Ah, but you see there it is—we are not something separate and apart from God;  I and the Father are one.  And, Son all that I have is thine.  And I will never leave thee nor forsake thee.  And, therefore, in that relationship of oneness, the perfection of God is our perfection, and God’s freedom from the capacity of sin, disease, death, lack, limitation is our freedom.

Then you can say, too, “Why calleth thou me good?”  Because whatever goodness there is being made manifest through us is God’s goodness.  Whatever immortality is being made manifest through us is the immortality of God.  Whatever of love, whatever of justice, is the love or the justice of God.  Whatever of intelligence . . . his understanding is infinite.  What good is that to you or me unless he and I are one?  Then his infinite understanding becomes the measure, the capacity of my understanding.  Only in oneness does that happen.

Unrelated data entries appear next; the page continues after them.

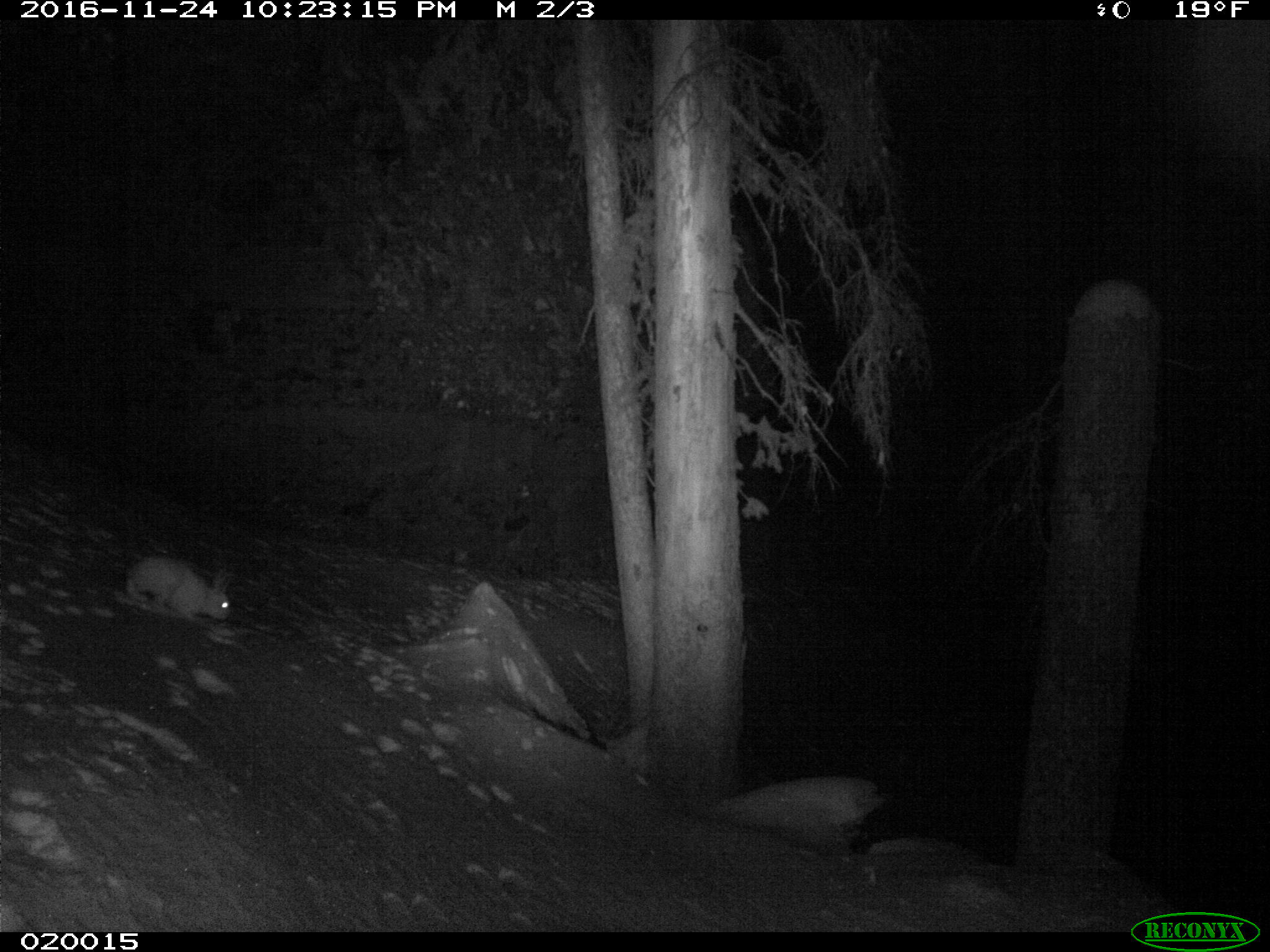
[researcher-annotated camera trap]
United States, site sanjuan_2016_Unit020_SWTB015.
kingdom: Animalia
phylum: Chordata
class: Mammalia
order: Lagomorpha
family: Leporidae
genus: Lepus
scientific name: Lepus americanus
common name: snowshoe hare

And so the moment you begin to declare the spiritual perfect nature of God, you are declaring the infinite, perfect spiritual nature of your own being in your oneness from God—oneness with God.

This, of course, carries us naturally into a principle of The Infinite Way, which I have said to you before must never be forgotten, and that is that God is not a power over evil.  God is not a power over evil.  And you have no power over evil.  Even as Jesus said to his disciples, “Rejoice not that you have power over the devil; rejoice only that your names are writ in heaven.”  You are one with God.

To believe that God is a power over evil is to believe that evil has an existence. And then you’ve either have to have God the cause and creator of it, or you’ve got to have another cause and creator, and that does away with your omnipotence, omniscience, omnipresence.